Semisal sex education atau pendidikan sex yang digagas oleh perusahaan Fiesta Condoms, alih-alih memberikan edukasi agar remaja tak terjerumus sex bebas justru mendorong masyarakat agar melakukan sex dengan aman, yakni memakai kondom sebagai pencegah kehamilan, mengurangi resiko penularan penyakit IMS, dan mengurangi resiko penyebaran HIV AIDS. Tentu pendidikan seks semacam ini salah kaprah. Pendidikan seks semacam ini hanyalah kedok dari perilaku liberalisasi yang membenarkan dan mendorong freesex. Lebih miris lagi, jika kata pendidikan seks kita ketik dalam pencarian google, justru yang keluar adalah video porno dan gambar porno. Tentu kondisi ini mengkhawatirkan, baik bagi masa depan generasi maupun kekhawatiran di benak orang tua.
Ketua Satgas Perlindungan Anak Ikatan Dokter Anak Indonesia (IDAI), dr. Eva Devita Harmoniati, Sp.A(K) dalam Instagram Live bersama IDAI mengatakan bahwa, peran orangtua menjadi sangat penting ketika membicarakan edukasi seks. Devita juga menyampaikan bahwa meskipun sebagian masyarakat masih salah memahami dan menganggap edukasi seks adalah edukasi tentang bagaimana berhubungan intim. “Sex education bukan bagaimana melakukan seks, tapi bagaimana mereka paham tentang fungsi-fungsi organ seksual mereka, kapan mempertanggungjawabkannya dan bagaimana mereka bertanggungjawab menggunakannya, Instagram (18/8/2020).

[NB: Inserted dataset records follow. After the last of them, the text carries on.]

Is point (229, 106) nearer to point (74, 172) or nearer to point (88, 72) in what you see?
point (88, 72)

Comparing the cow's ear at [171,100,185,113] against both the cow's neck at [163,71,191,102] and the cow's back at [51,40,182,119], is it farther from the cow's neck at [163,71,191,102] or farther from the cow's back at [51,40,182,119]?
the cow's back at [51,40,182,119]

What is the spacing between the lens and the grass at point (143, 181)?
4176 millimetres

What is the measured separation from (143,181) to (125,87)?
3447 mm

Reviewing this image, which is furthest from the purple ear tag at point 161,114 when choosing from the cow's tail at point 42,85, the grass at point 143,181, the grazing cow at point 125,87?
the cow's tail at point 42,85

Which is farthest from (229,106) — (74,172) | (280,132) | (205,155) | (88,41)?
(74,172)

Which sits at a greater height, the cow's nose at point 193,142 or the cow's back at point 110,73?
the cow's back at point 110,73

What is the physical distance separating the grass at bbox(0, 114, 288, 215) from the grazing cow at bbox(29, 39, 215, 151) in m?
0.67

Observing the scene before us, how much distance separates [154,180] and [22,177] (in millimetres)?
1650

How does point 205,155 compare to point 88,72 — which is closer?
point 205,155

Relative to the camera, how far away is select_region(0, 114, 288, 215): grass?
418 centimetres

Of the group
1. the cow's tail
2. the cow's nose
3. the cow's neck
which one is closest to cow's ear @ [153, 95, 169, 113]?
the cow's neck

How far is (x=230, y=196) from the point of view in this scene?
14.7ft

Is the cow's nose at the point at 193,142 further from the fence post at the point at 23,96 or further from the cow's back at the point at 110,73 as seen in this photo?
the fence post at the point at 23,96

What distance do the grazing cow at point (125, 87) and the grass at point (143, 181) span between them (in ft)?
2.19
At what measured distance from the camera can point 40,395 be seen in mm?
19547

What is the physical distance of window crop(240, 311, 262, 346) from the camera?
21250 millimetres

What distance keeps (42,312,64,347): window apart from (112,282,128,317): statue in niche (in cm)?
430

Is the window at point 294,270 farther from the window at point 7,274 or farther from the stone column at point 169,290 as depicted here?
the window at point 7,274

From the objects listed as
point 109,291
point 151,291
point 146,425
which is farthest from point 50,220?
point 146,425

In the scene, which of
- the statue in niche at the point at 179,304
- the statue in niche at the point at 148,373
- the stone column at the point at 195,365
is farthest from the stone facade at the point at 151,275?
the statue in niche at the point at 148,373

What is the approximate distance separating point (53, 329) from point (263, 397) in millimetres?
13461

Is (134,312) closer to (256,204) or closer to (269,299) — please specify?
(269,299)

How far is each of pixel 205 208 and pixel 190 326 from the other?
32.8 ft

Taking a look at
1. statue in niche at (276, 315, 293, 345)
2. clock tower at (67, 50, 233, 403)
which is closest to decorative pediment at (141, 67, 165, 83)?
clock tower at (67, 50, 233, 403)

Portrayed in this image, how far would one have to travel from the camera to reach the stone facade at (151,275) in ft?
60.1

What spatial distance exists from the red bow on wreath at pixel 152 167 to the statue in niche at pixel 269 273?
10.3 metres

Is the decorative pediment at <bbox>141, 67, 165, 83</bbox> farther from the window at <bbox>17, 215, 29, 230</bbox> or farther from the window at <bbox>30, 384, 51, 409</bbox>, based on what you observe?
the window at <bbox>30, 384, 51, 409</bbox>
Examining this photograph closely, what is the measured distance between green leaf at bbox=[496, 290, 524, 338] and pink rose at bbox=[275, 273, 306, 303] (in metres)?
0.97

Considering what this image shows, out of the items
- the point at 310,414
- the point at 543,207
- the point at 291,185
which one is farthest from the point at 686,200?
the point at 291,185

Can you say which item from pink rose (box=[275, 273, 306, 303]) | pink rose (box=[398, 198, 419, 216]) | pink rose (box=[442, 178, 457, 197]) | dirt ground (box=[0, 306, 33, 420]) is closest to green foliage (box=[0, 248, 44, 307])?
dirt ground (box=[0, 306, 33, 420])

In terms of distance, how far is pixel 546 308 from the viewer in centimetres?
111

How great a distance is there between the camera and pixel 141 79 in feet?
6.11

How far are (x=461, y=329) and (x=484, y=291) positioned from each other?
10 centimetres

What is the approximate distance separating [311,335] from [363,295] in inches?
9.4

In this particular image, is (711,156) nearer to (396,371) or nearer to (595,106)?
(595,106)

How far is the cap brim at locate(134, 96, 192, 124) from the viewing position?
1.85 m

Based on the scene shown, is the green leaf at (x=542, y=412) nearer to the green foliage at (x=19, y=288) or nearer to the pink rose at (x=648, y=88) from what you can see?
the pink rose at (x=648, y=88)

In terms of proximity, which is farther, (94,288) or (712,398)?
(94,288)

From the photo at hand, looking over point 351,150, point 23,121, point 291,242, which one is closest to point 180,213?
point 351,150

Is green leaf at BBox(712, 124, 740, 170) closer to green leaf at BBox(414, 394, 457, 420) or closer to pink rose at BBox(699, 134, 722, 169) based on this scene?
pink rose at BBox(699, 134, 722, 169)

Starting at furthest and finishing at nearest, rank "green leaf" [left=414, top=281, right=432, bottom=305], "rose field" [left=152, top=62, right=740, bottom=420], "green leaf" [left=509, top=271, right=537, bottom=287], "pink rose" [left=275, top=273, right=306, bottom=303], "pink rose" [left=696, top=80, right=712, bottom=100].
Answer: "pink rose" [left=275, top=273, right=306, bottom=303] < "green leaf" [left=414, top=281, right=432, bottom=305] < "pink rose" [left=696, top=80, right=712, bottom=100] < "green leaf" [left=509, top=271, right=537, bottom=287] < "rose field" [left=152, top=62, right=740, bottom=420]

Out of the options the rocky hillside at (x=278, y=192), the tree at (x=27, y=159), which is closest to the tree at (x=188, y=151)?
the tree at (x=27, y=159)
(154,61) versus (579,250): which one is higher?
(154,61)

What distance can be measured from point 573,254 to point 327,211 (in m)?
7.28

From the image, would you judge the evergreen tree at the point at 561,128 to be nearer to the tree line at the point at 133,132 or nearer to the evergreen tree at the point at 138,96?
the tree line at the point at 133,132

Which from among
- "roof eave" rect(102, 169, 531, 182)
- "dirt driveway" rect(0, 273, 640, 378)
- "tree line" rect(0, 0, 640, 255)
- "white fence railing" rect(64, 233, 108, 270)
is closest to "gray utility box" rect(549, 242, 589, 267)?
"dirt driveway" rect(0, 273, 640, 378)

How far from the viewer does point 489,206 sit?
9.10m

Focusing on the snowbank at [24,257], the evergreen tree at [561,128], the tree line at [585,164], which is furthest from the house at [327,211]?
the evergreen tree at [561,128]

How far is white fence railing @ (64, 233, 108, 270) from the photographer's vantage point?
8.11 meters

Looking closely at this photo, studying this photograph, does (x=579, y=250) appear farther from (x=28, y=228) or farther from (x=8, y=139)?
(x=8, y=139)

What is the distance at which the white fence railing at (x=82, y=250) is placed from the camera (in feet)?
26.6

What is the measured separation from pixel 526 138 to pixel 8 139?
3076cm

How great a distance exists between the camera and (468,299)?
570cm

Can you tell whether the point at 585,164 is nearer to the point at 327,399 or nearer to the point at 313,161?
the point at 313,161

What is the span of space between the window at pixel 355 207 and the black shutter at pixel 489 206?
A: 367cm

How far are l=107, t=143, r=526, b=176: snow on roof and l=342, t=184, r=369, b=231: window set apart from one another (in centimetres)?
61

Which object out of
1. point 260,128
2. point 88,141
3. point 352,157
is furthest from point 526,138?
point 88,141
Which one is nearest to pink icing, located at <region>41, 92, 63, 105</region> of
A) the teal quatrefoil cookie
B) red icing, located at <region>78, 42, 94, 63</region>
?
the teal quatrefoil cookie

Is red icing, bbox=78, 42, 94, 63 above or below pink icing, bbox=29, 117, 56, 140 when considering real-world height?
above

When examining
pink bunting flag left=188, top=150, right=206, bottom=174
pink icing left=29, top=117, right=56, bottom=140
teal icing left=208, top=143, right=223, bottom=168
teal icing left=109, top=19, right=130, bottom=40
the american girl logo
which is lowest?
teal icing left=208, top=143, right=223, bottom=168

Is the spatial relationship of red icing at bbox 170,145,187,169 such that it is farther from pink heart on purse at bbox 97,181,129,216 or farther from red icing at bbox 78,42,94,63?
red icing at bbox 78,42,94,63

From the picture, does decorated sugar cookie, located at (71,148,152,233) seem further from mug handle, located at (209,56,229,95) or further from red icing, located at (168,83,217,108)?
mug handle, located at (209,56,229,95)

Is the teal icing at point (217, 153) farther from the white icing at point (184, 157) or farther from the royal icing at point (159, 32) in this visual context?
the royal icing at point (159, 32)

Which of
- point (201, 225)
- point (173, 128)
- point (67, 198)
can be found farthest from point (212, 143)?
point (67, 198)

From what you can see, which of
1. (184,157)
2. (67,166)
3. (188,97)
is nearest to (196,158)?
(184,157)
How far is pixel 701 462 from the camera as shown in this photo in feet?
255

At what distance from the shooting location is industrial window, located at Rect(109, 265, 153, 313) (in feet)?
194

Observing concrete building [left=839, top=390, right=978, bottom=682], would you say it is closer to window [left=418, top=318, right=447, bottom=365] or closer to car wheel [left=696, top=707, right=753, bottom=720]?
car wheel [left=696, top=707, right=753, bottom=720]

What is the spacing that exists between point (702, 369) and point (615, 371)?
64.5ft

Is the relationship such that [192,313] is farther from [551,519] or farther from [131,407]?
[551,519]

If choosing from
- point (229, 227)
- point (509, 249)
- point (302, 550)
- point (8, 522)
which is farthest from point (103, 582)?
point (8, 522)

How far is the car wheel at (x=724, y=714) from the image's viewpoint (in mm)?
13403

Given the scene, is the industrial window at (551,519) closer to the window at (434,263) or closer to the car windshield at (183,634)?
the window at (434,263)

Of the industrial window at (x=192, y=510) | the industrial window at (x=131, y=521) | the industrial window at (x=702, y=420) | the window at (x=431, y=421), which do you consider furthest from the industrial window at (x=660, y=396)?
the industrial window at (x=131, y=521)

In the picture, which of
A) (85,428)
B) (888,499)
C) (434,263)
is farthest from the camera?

Pendidikan seks bisa diawali dengan mengenalkan alat kelamin dan fungsinya kepada anak, diusia 16-18 bulan orangtua dianjurkan untuk mengenalkan alat kelamin kepada anak sebagai salah satu anggota tubuh. Kemudian diusia 2-3 tahun anak bisa mulai dikenalkan dengan gender laki-laki dan perempuan, dan bagaimana keduanya memiliki perbedaan. Tahap selanjutnya mengenalkan mengenai batasan aurat, mana yang boleh atau tidak boleh disentuh orang lain, tata cara ibadah yang berbeda antara laki-laki dan perempuan, serta bagaimana tata pergaulan dalam Islam. Mengajarkan hal tersebut dengan baik dan benar kepada anak sejak dini bisa membantu anak untuk membentengi diri dari pergaulan yang salah. Apalagi dengan semakin transparannya berbagai informasi yang bisa diakses lewat internet, sangat memungkinkan bagi sebagian besar anak dan remaja memanfaatkannya sebagai media bantu dalam memenuhi rasa keingintahuannya mengenai seks.
Ketidakmampuan pendidikan sekolah dan keluarga dalam menanamkan keimanan dan ketaqwaan kepada Allah SWT, gagal mencetak insan yang berakhlak dan beradab. Terciptalah generasi tak tahu malu dan tak faham batas aurat. Terbentuklah mode pakaian merangsang naluri karena minimnya kain. Hingga tercetak generasi yang tak faham batasan mana yang boleh atau tidak boleh disentuh orang lain, serta rusaknya tata pergaulan antara laki-laki dan perempuan. Sebutan Generasi liberal yang labil pun membahana. Yakni, generasi yang Mendewakan nafsu dan kesenangan sesaat.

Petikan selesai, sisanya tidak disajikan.